July 8, 2008 in City

Officials sort options for regional recycling center

Erica F. Curless Staff writer
 
Dan Pelle photo

Bob Searcy, of Spokane Recycling Products, stirs the tin can bin along the PAT (plastic aluminum tin) line in Spokane.
(Full-size photo)

Kootenai County could become a regional recycling mecca by building the area’s first materials recovery facility that would allow single-source recycling.

That theoretically means Kootenai County and Spokane residents could put all of their recyclables – plastic, cardboard, aluminum cans – in one curbside bin for pickup without separating them.

The recyclables then would end up at the materials recovery facility, where it’s envisioned that Kootenai County jail inmates would separate the commodities and prepare them for shipping.

“This could put recycling ahead 20 years in Kootenai County,” Solid Waste Director Roger Saterfiel said.

He sees it as a revenue source for the county and the best opportunity to improve recycling, which would in the long run save the county money by extending the life of the landfill.

Steve Wulf, regional district manager for Waste Management in Spokane, shares the enthusiasm.

“That’s where we see recycling going in the future,” Wulf said.

Currently this type of recycling center is only profitable in larger areas such as Seattle and Portland, which have the largest volume of recyclables. The Kootenai County Commission recently toured centers near Seattle and Salt Lake City and is intrigued by the local possibilities.

The commission is in talks with Spokane Recycling Products to see how a regional facility could work.

Both sides are reluctant to release too many details because the discussion is preliminary.

To make the center feasible, the county would need to import recycling from Spokane and likely Lewiston, Montana and Canada.

Ultimately it would mean that participating communities could recycle a larger array of materials.

Willie Lampe, president of Spokane Recycling Products, said the current perception is that recycling is difficult and confusing.

“Hopefully it would … make recycling easier,” he said. “I’m more than willing to give that a shot.”

The general idea is for the county to build the materials recovery center, which may resemble a 650,000-square-foot warehouse, on the same property as the new Prairie Transfer Station that’s under construction just west of Post Falls off Pleasant View Road.

The county would contract with Spokane Recycling Products to provide the equipment and operate the facility.

Sheriff Rocky Watson is proposing to use inmates to sort the recyclables. Lampe is willing to try using inmate labor, which would give him an inexpensive source of workers. He envisions hiring some of the inmates when they are released from jail because they already would be trained.

Watson sees it as a way to keep inmates busy and perhaps make them employable upon release.

The commission was excited about the idea when Watson first proposed it but backed down recently citing concerns about inmate health from potential dust, creating too much liability.

Last week the commissioners had eased their stance on the health concerns.
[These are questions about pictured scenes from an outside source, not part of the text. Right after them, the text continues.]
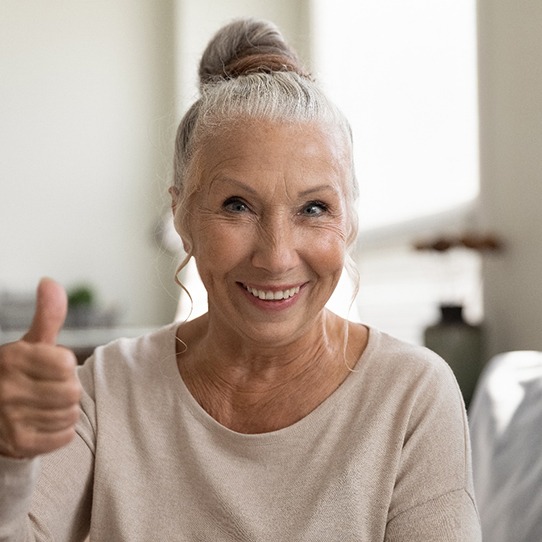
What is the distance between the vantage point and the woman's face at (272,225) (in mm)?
1444

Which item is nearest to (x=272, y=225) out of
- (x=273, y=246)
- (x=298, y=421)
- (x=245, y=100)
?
(x=273, y=246)

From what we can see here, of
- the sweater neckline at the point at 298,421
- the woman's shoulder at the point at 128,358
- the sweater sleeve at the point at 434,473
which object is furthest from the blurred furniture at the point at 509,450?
the woman's shoulder at the point at 128,358

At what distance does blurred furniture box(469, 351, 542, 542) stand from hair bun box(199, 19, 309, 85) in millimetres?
714

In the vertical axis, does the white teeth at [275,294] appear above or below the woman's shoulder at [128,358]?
above

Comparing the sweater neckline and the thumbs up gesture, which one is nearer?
the thumbs up gesture

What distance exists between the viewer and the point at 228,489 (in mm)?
1491

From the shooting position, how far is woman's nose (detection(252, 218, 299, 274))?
4.68ft

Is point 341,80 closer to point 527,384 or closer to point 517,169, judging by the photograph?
point 517,169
“If it were an unsafe environment, we would take necessary precautions,” Commissioner Todd Tondee said, noting that in some facilities workers wear respirators and other protective gear. “There are people working in these all across the country every day.”

Lampe’s employees who sort recyclables at the company’s Main Avenue facility in Spokane don’t wear respirators or other gear except hard hats and goggles.
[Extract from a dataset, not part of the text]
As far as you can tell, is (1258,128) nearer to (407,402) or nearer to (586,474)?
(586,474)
“Dangerous? It’s not dangerous,” he said in May when asked about the commissioners’ concerns. “On a scale of 1 to 10 it’s a 0.5.”
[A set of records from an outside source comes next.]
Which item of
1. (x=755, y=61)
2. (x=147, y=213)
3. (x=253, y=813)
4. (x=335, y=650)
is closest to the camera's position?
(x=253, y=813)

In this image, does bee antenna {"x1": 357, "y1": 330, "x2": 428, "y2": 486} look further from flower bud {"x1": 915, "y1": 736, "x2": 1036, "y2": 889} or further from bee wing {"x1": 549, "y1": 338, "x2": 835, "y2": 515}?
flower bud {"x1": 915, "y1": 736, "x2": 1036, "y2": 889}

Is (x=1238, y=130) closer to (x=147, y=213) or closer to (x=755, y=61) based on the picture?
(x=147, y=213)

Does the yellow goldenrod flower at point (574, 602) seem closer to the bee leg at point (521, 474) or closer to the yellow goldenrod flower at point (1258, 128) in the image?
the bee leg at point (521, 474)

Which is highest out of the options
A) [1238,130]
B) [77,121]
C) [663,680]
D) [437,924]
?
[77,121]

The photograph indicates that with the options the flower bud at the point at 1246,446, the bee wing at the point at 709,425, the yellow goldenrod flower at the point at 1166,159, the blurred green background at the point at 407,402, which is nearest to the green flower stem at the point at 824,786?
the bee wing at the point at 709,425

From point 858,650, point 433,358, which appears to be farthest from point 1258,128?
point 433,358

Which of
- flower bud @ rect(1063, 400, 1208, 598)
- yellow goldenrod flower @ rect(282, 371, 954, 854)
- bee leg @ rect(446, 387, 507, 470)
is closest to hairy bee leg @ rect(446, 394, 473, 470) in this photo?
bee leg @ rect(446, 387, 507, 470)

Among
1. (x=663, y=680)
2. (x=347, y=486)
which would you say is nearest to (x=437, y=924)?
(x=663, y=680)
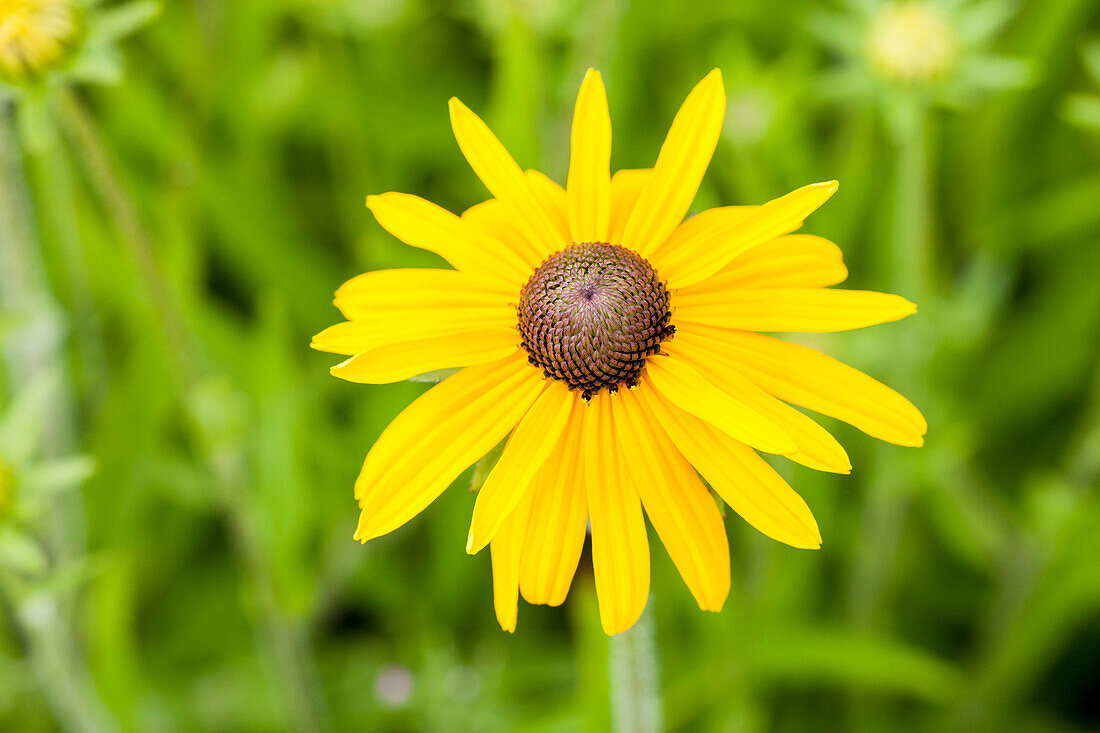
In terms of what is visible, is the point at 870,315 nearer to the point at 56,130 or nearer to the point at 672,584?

Lampe said his company rarely gets any workers’ compensation claims.

While standing over a large conveyor belt, Lampe demonstrated how the inmates would separate the recyclables and drop them into bins below.

The sheriff’s department would provide security and ensure that the inmates didn’t pick up anything that could be used as a weapon. Lampe said a bigger concern is inmates finding pornography and either stashing it at the center or taking it back to the jail.

The department would transport inmates from the jail to the materials recovery facility by van and park inside the secure support facility. The inmates would unload, change their clothes and then begin a day of sorting.

At the end of their shift they would undress, shower and change back into their jumpsuits and wait for the van to return them to jail.

Watson said he would like to see the facility attached to the recycling center, to further increase security. But he also wants to ensure the inmates have no contact with the center’s contract employees.

“A lot depends on the design,” he said.

For now, that’s in the future. The commissioners said educating people about the need for the jail and sheriff’s complex expansion is the first priority.

The commission released a $147 million recommendation last week for a jail expansion and new sheriff’s administration facility.

The recycling facility isn’t included in the consultant’s recommendation, but there is a $1.37 million proposal for a support facility at the transfer station.

Lampe said he doubts anything official will happen before the November general election, when the Kootenai County jail proposal will be on the ballot along with two county commission seats.